Sometimes, we do not feel like doing Mitzvos. We may not be in the mood to Daven, make Brachos, set aside time to learn, or even to celebrate certain holidays. Sometimes, we do not even feel worthy of that connection – perhaps we feel Tamei, impure. And yet, the Eish Tamid was lit even in a state of impurity. Sometimes, we may find that we only truly want to engage in the Karban-level activities of Jewish life – the major holidays, big gatherings or rare, inspiring spiritual experiences – and we have less patience or emotional bandwidth for the day to day practice of Judaism. And yet, as the Netziv notes, the Eish Tamid was not meant to only stay lit when Karbanos were being brought. So, too, we must find ways to remain spiritually engaged and keep the flames of our souls ignited even in the absence of large scale religious experiences.

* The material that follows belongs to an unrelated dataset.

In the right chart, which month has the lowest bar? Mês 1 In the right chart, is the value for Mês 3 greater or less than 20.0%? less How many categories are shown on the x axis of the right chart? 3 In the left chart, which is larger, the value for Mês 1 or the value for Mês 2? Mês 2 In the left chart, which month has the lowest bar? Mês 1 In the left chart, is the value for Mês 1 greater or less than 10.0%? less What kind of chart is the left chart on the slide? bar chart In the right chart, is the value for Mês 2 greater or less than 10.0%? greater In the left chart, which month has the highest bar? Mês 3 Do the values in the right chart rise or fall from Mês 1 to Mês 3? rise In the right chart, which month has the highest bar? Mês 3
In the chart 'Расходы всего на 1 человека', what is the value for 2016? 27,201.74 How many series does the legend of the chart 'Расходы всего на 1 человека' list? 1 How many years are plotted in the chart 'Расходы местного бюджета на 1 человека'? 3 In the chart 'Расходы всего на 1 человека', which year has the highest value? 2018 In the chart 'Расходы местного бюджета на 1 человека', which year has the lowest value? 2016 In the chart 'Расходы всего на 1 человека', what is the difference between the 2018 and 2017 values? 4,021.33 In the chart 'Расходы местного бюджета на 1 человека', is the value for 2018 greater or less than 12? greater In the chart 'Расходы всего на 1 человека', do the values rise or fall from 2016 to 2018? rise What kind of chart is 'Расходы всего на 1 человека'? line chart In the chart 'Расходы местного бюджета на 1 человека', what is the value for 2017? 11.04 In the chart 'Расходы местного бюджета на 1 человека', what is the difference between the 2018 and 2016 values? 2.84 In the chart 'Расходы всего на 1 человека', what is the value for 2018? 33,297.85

As Purim fades in our rearview mirror, it may be tempting to take a break from spirituality until the next major event, namely Pesach. With the joy and excitement of Purim behind us, we may not feel like engaging in the more mundane daily Mitzvos in which we are obligated. And yet, it is precisely when we are struggling to decrease mood dependent behavior that we must be sure to have consistency and constancy, finding ways to fuel the flames of spiritual growth and connection even we are not “feeling it.”

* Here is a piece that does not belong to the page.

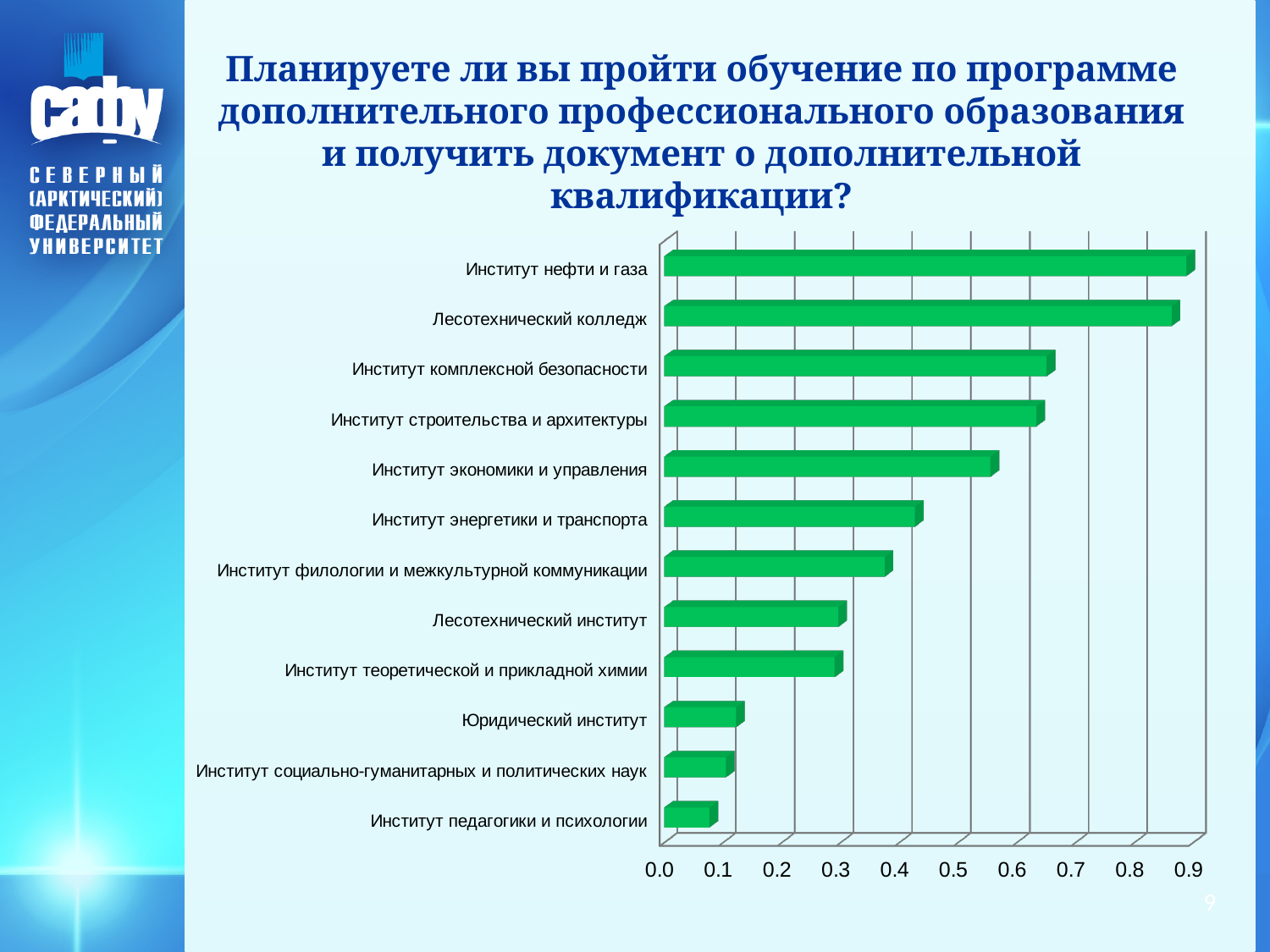
Is the value for Институт комплексной безопасности greater or less than 0.6? greater Is the value for Юридический институт greater or less than 0.1? greater Is the value for Лесотехнический колледж greater or less than 0.8? greater Which has a larger value: Институт экономики и управления or Институт энергетики и транспорта? Институт экономики и управления Which has a larger value: Институт филологии и межкультурной коммуникации or Лесотехнический институт? Институт филологии и межкультурной коммуникации What is the highest tick value shown on the horizontal axis? 0.9 Which institute has the lowest value in the chart? Институт педагогики и психологии How many institutes (categories) are shown in the chart? 12 What kind of chart is shown on the slide? bar chart Which institute has the highest value in the chart? Институт нефти и газа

This week, consider what you can do or schedule in to increase or enhance your emotional and spiritual well-being. What are some things (specific Mitzvos or even just daily life activities) that you can be doing but have been struggling to do because you may just not be emotionally connected to those behaviors? Whether scheduling in positive activities or choosing one Mitzvah to add to your daily routine, tap into the power of the eternal fire of the Mizbeiach, and ensure that the inner light of your soul that seeks to guide you can never, ever go out.